Alliance knew the scheme was hurting regular investors in its mutual funds, the SEC said last week in announcing its settlement with that firm. The portfolio manager of the technology fund, for example, complained in July that market timers had reduced the fund’s returns by 1.4 percentage points in the first half of the year, the SEC said.
But luring money to its hedge funds from clients such as Calugar was profitable for Alliance.
In an e-mail to colleagues earlier this year, a senior Alliance executive said Calugar was “almost single-handedly supporting” several of the firm’s hedge funds with his total investment of about $60 million.
Analysts said the Calugar case and similar allegations involving other traders could spur the SEC or Congress to address the issue of whether mutual fund companies should be allowed to also manage hedge funds, which are loosely regulated vehicles aimed at well-heeled investors.

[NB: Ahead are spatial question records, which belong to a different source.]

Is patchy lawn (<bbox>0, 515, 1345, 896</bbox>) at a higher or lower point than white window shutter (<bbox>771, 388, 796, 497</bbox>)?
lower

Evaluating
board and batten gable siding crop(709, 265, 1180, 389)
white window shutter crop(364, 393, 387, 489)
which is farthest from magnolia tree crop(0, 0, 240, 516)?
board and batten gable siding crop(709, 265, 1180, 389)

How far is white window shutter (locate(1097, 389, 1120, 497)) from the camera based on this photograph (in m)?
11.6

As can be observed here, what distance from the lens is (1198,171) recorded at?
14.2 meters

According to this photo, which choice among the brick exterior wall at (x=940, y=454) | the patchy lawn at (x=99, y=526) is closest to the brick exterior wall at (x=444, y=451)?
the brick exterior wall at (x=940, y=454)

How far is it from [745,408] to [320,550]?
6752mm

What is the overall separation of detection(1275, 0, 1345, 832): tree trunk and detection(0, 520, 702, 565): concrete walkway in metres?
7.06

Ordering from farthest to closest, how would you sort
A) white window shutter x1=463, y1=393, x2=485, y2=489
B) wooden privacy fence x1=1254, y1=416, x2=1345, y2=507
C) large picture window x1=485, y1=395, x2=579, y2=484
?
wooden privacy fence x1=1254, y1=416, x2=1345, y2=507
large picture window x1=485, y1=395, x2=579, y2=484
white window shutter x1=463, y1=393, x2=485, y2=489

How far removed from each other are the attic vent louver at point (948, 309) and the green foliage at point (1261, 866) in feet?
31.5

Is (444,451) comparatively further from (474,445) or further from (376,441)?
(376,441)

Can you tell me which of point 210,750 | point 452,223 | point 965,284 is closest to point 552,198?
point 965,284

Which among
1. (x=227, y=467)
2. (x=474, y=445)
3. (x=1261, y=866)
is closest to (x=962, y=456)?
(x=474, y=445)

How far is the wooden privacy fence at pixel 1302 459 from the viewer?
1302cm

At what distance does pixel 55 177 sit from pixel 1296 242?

“That $175 million is a large number, and it’s going to get people’s attention,” said Don Cassidy, senior research analyst at Lipper Inc. in Denver. “We may be seeing palpable justification for the SEC to write new rules or for Congress to write legislation about it.”
Because hedge funds tend to generate relatively high fees, analysts say, firms may be tempted to favor investors in those products, even if market-timing guidelines are tightened.
“It’s very hard to try to draw lines -- other than total separation -- and hope that people will not find a way around them,” Cassidy said.
MFS rejected a proposal from Calugar for a deal similar to the one he had with Alliance, but he continued to engage in timing of the MFS Funds, the SEC said.
Calugar was able to make after-the-bell trades in the Alliance and MFS funds for at least two years by falsifying his records, the SEC alleged. He entered the order time for the trades as 3:59 p.m. Eastern time -- 1 minute before the stock market’s regular close -- but submitted them to a central clearinghouse for fund trades as much as two hours later, giving him the opportunity to exploit after-hours news, the agency said.
Most mutual funds are priced once a day, at 4 p.m. Eastern time, and orders submitted later are priced at the next day’s close.